Dead code is my nemesis. Okay, that may overstate it a bit, but not by much. I spend a lot of time with teams looking at ways to refactor complicated code. Often they have the sense that a lot of the code isn't necessary, that it is special-case code that was put in for one customer or another years ago. The business has moved on, yet the code remains, stymying us with its inscrutability.
Recently, I've been suggesting that teams put probes into their code to discover whether particular bits of code are ever executed. The probes are simple logging objects which register on startup and are then called when control flows to particular points in the program. At the end of a run, you know whether code was executed at those points. At the end of month's worth of production runs you know whether that code was executed at all.
Of course, this doesn't tell you whether the code is technically dead, but at least you have a good indication of where to look. If you tie this data with tracing that tells you which features are being exercised, you may be able to retire particular features.

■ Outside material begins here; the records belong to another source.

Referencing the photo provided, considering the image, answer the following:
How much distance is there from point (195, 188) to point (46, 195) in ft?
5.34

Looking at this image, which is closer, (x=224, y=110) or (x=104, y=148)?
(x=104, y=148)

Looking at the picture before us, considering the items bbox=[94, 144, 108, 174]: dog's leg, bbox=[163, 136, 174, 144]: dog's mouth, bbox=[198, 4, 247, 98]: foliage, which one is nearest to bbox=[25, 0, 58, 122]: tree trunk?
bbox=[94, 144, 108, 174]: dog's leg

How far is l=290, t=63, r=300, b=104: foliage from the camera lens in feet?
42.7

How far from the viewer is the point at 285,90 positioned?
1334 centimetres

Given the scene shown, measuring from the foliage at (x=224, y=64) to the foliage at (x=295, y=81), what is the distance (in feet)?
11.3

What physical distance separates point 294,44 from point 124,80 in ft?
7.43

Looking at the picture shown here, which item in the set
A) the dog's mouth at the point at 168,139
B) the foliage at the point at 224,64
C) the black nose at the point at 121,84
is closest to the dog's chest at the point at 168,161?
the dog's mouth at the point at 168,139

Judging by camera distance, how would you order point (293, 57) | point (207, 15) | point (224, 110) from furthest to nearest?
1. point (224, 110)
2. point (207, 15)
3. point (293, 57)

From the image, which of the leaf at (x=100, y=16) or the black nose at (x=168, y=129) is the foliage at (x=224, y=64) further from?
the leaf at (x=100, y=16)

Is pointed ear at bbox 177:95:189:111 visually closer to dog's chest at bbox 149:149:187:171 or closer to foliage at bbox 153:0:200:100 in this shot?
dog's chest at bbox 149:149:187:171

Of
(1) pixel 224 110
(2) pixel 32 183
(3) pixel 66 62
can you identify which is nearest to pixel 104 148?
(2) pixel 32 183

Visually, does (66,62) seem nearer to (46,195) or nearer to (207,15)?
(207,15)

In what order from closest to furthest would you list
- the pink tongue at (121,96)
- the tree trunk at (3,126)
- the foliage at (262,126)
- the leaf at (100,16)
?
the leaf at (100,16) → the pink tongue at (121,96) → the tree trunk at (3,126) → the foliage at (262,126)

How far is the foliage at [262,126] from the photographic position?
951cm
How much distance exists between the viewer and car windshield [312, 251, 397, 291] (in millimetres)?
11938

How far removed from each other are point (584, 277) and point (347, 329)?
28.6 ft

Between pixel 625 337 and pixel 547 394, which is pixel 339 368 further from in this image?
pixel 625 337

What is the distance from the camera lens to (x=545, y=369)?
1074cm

One thing I've been wondering about, though, is what it would be like if we took this process further? What if we started running coverage reports in production? On its face it seems like an odd idea. Typically teams run coverage on their tests to get a (loose) sense of how well they are testing. Running coverage in production is rarely considered because it is often expensive. Imagine, though, what we could learn if it became a common practice. For every line of code, you'd have a sense of how often it is run and whether it is ever run. You'd get a new sense of the risk of modifying a particular bit of code and a sense of what that piece of code's value is in the application.
In the industry, we've incurred runtime overhead at various times for far less useful reasons. It's something to think about.
I've thought about this more than once, but somehow it never seems to reach the top of my to-do list. For my line of work, this would actually be simple - we run a big website, so any piece of code is running on multiple servers anyway. Just add a coverage server, put it on low weight in the load balancer, and wait for the data to come out...
Overhead and cost would be minimal, benefits would be big - especially when you'd compare coverage from integration/acceptance tests (typically high maintenance) to production coverage. What does it say if these tests show coverage on code that never gets triggered in production? ;-)
Posted by: Cees de Groot | December 14, 2010 at 12:49 AM
This depends a lot on which tool you use, but for example the EMMA coverage tool for Java provides excellent results at a cost of some 20% runtime overhead, which might very well be acceptable on your production system (at least part of the time).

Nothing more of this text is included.